FT: Brussels boosts pension regime plans


A obstacle to the launch of new UK personal pension accounts has been removed by the Commission. Lawyers had feared that under EU consumer protection directives, automatic enrolment into contract-based group personal pensions would be illegal.

A big obstacle to the successful launch of new personal pension accounts in 2012 appears to have been removed by the European Commission, potentially generating billions of pounds a year of extra business for insurance-based pension providers.

 

Employers will be exempt from automatically enrolling employees into the new personal accounts if they provide a company pension that is at least as good and  automatically enrol their employees into it.

 

But lawyers had feared that under EU consumer protection directives, automatic enrolment into contract-based group personal pensions – by far the fastest growing area of workplace pension provision as final salary schemes continue to close – would be illegal.

 

After concerted lobbying, however, from virtually the entire range of British pension interests, Brussels has told the UK that, in its view, the directives do not apply to the planned scheme.

 

The move was described as “a massive step forward” for automatic enrolment by Mike O’Brien, pensions minister, who praised the Commission for being “extremely helpful” and opposition parties for backing the government’s application.

 

“This is a testament to the consensus we have managed to build around the Pension Commission reform package,” he said.

 

Legislation to allow automatic enrolment into group personal pensions will now be inserted into the Pensions Bill.

 

The government is treating the exchange of correspondence with the Commission as confidential.
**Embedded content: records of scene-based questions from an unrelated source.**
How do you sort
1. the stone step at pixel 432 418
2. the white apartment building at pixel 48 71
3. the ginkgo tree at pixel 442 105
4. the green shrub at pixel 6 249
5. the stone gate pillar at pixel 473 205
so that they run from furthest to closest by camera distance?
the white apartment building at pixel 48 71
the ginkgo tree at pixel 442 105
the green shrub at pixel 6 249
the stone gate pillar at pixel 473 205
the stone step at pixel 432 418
But Stephen Haddrill, director general of the Association of British Insurers, said his association had seen it and had it checked by lawyers, “and we are happy that this does the job”.

 

He added: “We are confident this will protect insurers and employers from legal action by an employee over automatic enrolment”.

 

Without that assurance, employers would have had to shut down existing group personal pensions and replace them with an alternative – increasing the risk that employers would trade in more generous schemes for the lower minimum contribution required to personal accounts.

 

Automatic enrolment exploits inertia, with people more likely to stay in a pension scheme than actively apply to join one.

 

Some 4.7m people do not take advantage of a workplace pension to which they are entitled, and the ABI acknowledged that the higher take-up rate that automatic enrolment is likely to bring could add billions of pounds to the £6.7bn a year currently saved in workplace pensions.

 

Neil Carberry, head of pensions for the CBI employers’ organisation, said it was delighted at the move. “This clears away a very big obstacle to the success of personal accounts. It also means employers will not have to engage in extensive changes to their existing pension schemes in order to comply with the Pensions Act.”